* **Task instructions**:
With pictures left out, retype exactly the lines from the one containing "genus: Giraffa" through the final line of the entries.
START Extracted data
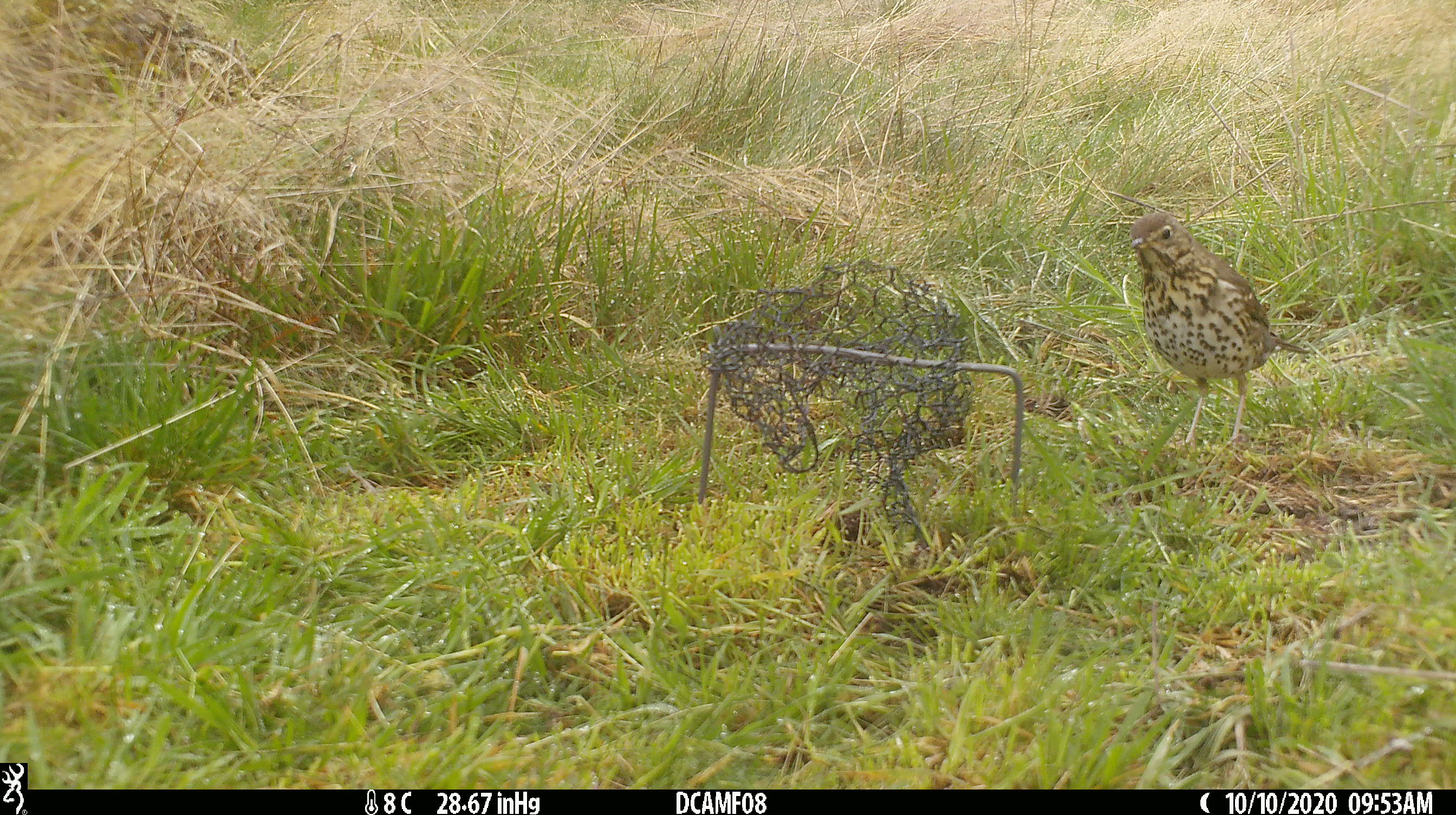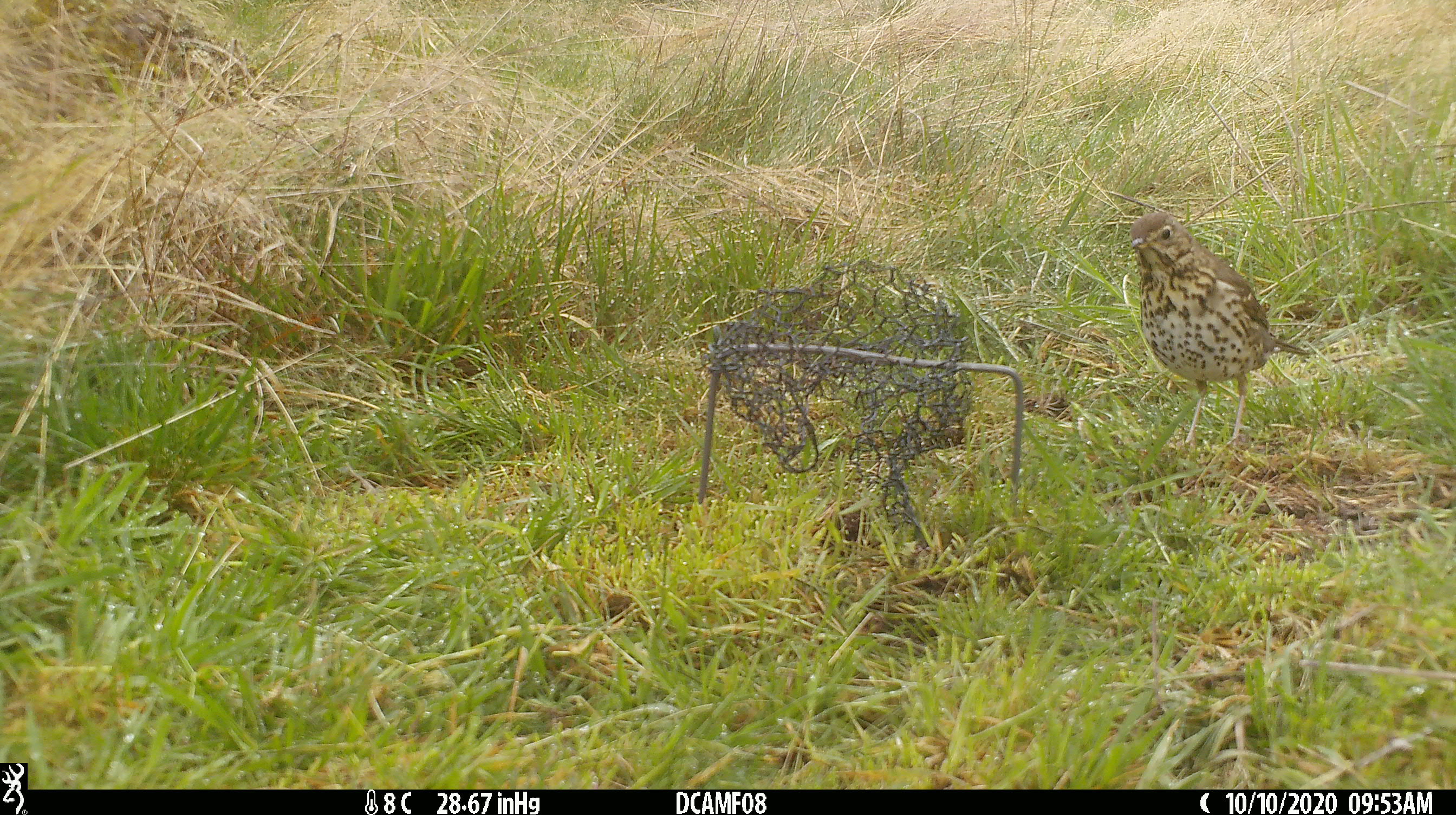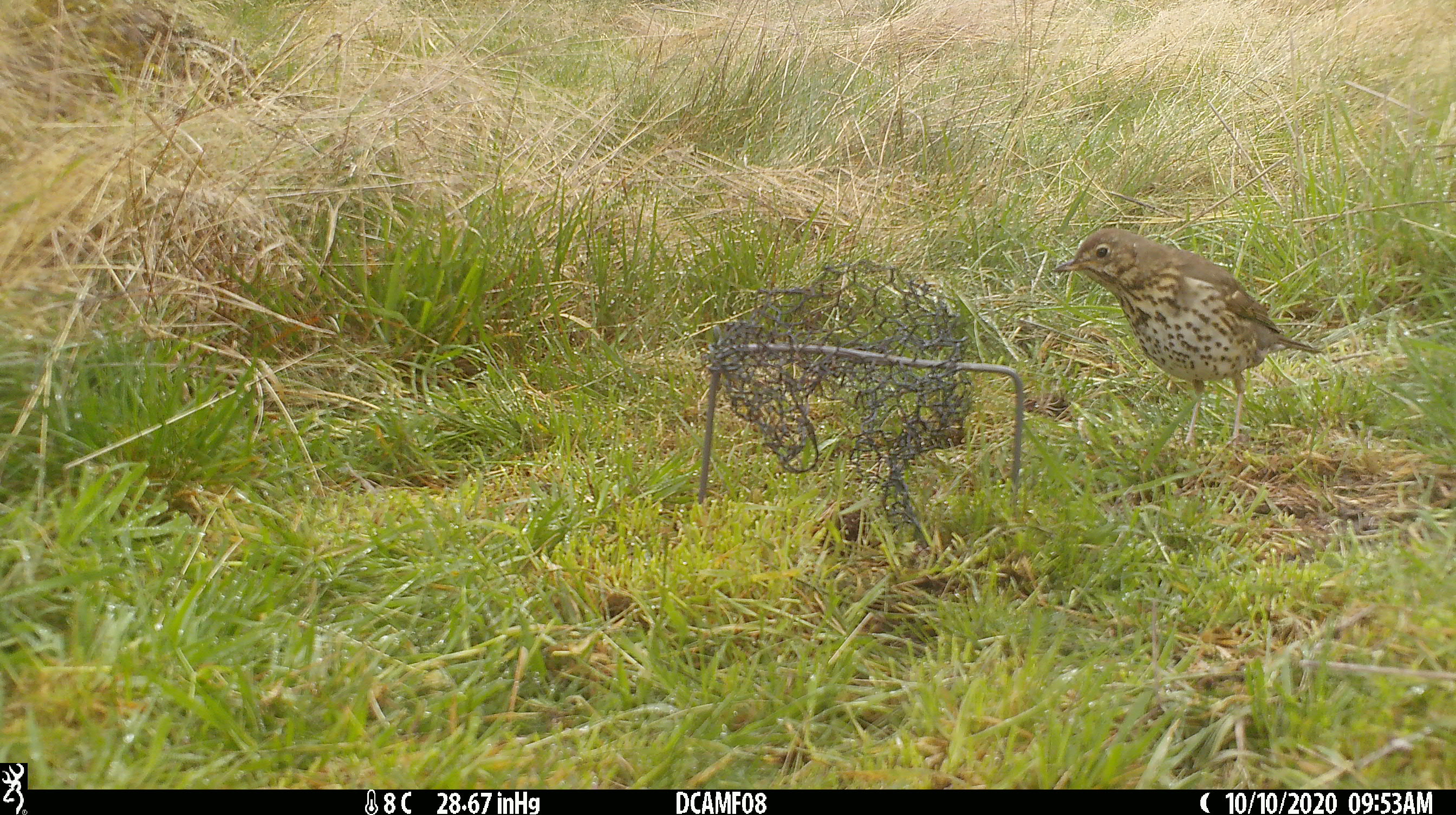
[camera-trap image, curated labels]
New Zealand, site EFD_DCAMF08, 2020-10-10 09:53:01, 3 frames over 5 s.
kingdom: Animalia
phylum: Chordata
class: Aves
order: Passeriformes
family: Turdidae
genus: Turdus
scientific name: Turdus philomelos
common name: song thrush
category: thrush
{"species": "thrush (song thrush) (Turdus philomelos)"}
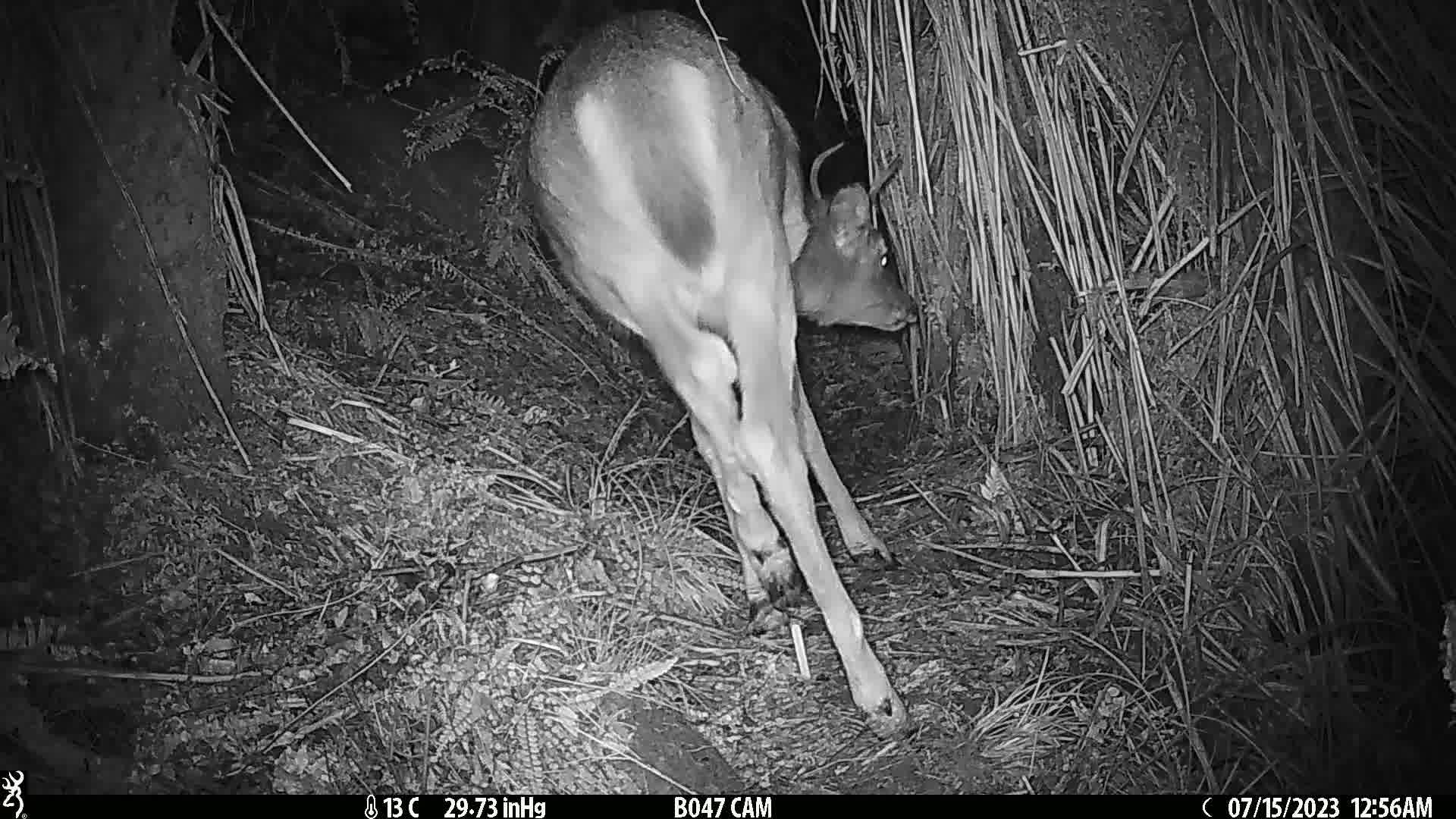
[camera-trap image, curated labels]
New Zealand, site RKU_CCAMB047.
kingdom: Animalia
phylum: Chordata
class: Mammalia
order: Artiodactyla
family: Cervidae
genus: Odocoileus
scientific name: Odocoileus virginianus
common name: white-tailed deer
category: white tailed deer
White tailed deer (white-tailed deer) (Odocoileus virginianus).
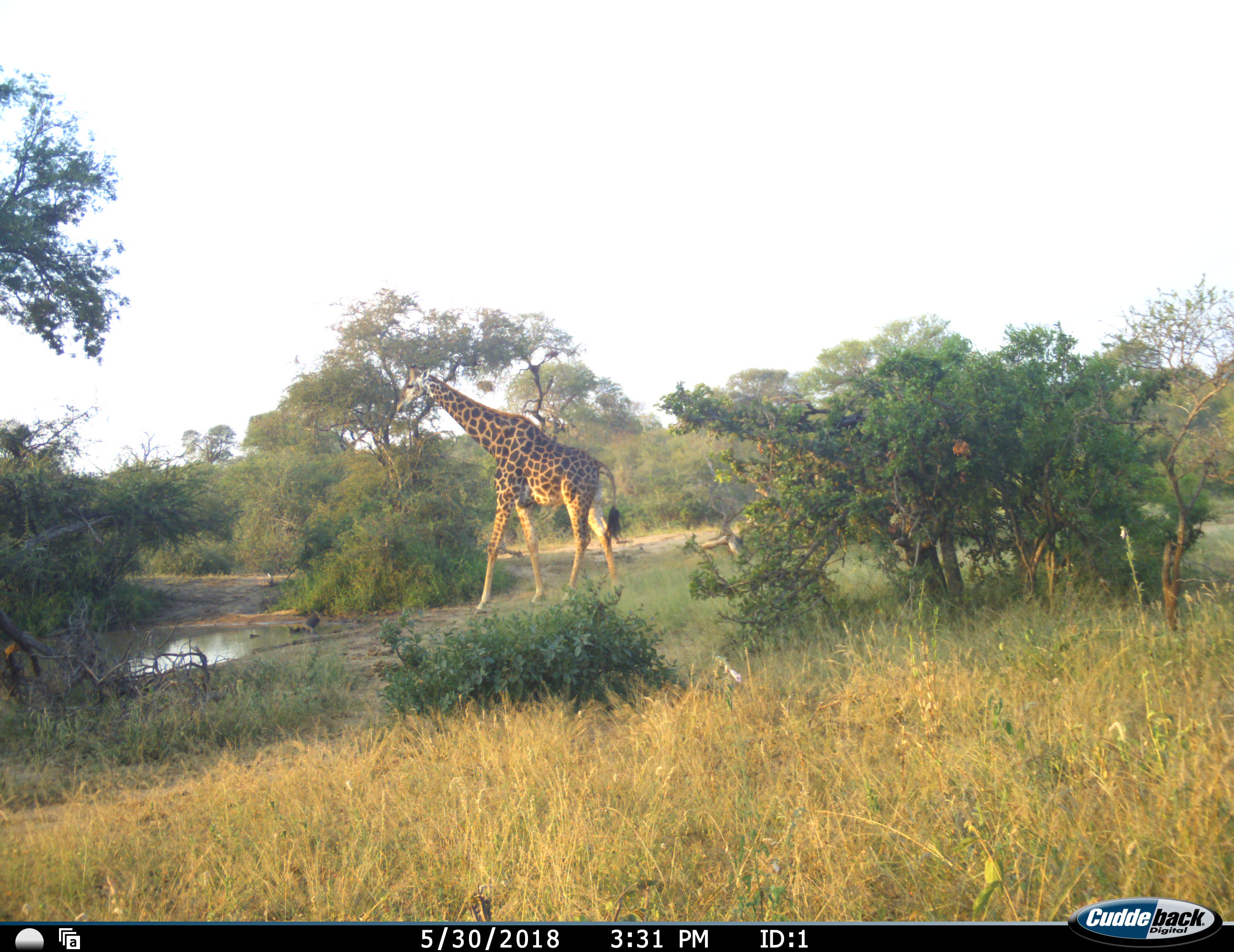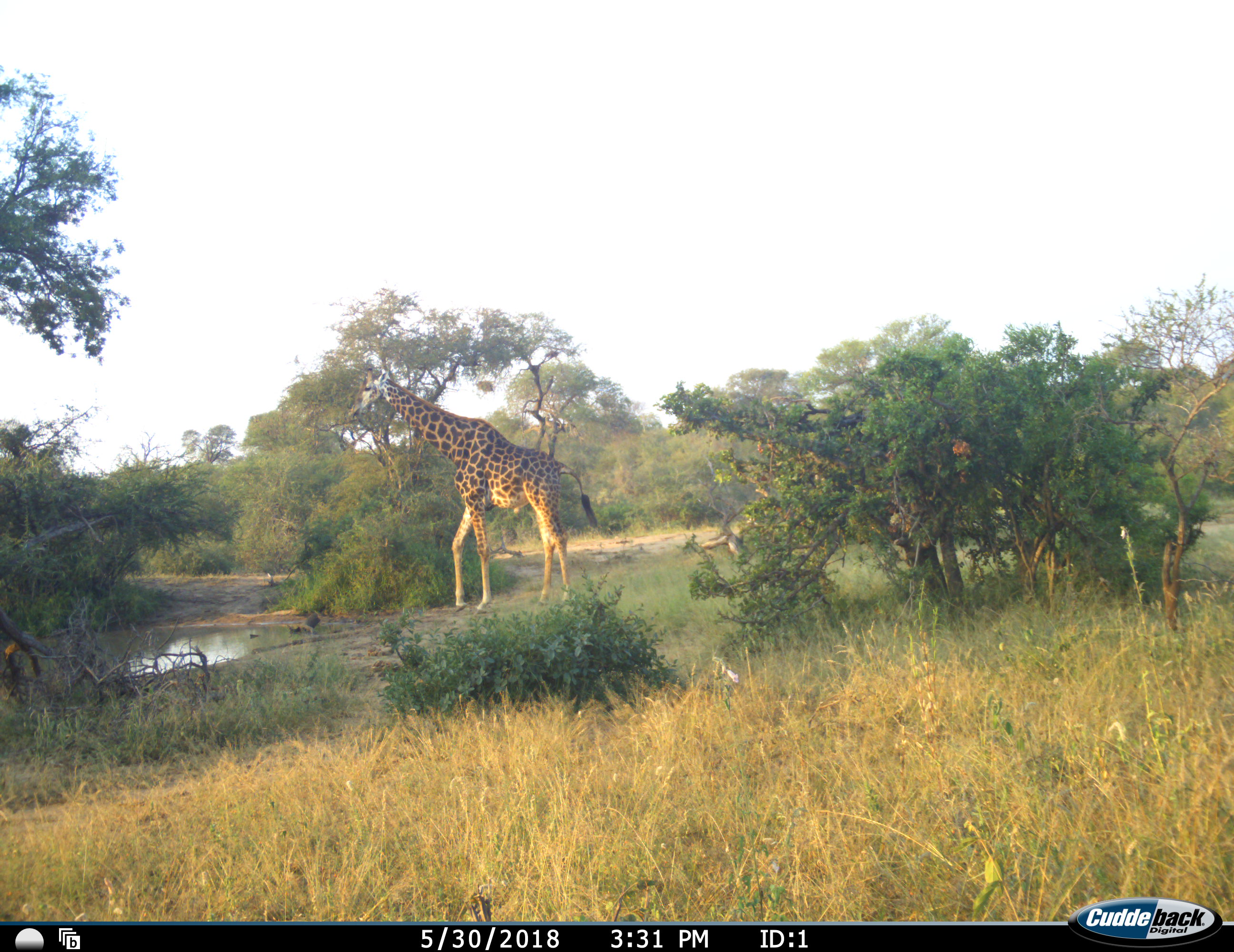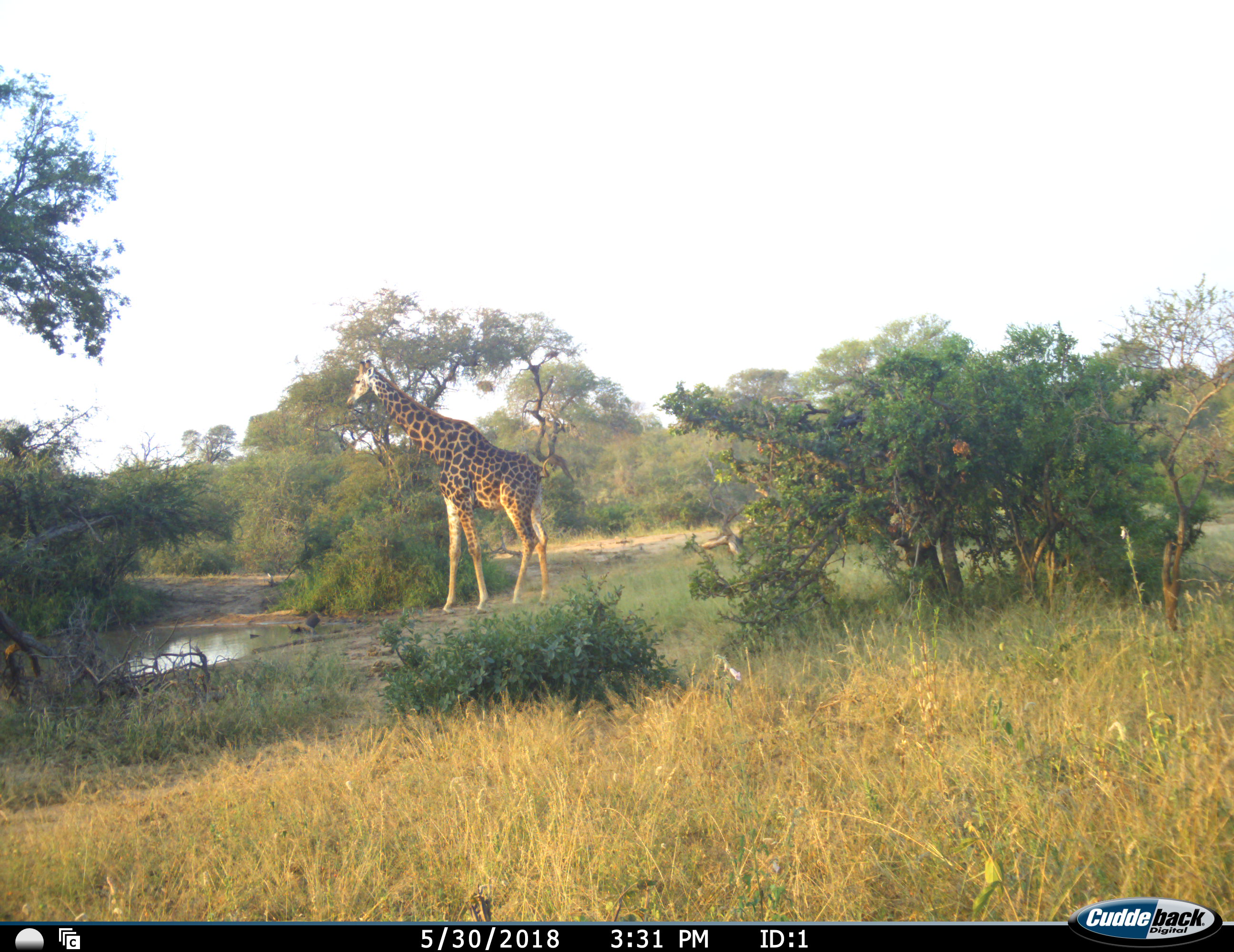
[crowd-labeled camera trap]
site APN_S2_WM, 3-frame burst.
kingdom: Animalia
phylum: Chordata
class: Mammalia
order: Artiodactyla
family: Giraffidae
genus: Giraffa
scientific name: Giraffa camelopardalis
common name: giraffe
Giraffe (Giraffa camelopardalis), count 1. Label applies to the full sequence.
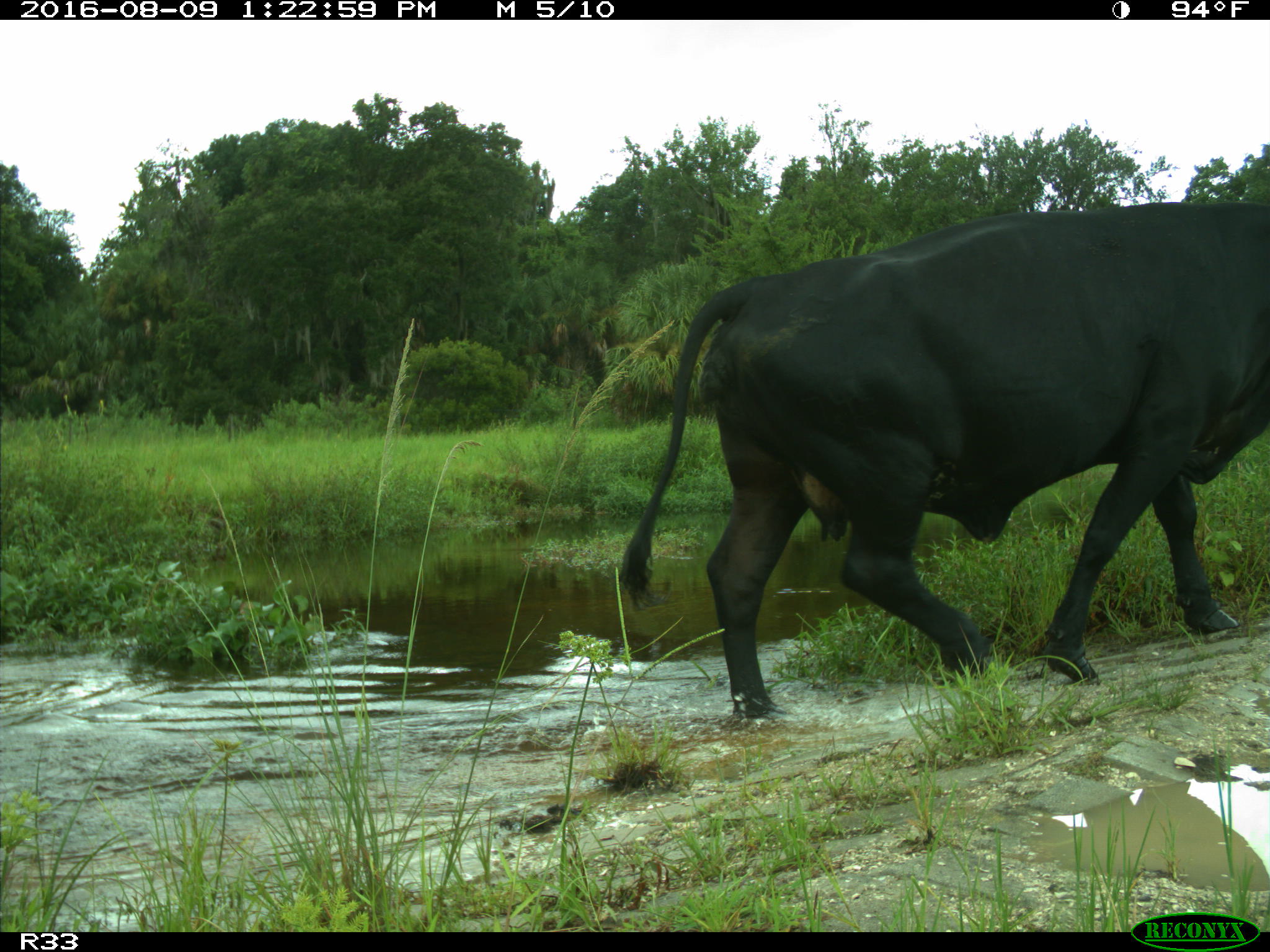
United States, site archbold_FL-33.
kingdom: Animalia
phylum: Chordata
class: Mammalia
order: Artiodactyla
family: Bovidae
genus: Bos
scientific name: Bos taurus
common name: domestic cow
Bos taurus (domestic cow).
END Extracted data
* **Answer for the task**:
genus: Giraffa
scientific name: Giraffa camelopardalis
common name: giraffe
Giraffe (Giraffa camelopardalis), count 1. Label applies to the full sequence.
United States, site archbold_FL-33.
kingdom: Animalia
phylum: Chordata
class: Mammalia
order: Artiodactyla
family: Bovidae
genus: Bos
scientific name: Bos taurus
common name: domestic cow
Bos taurus (domestic cow).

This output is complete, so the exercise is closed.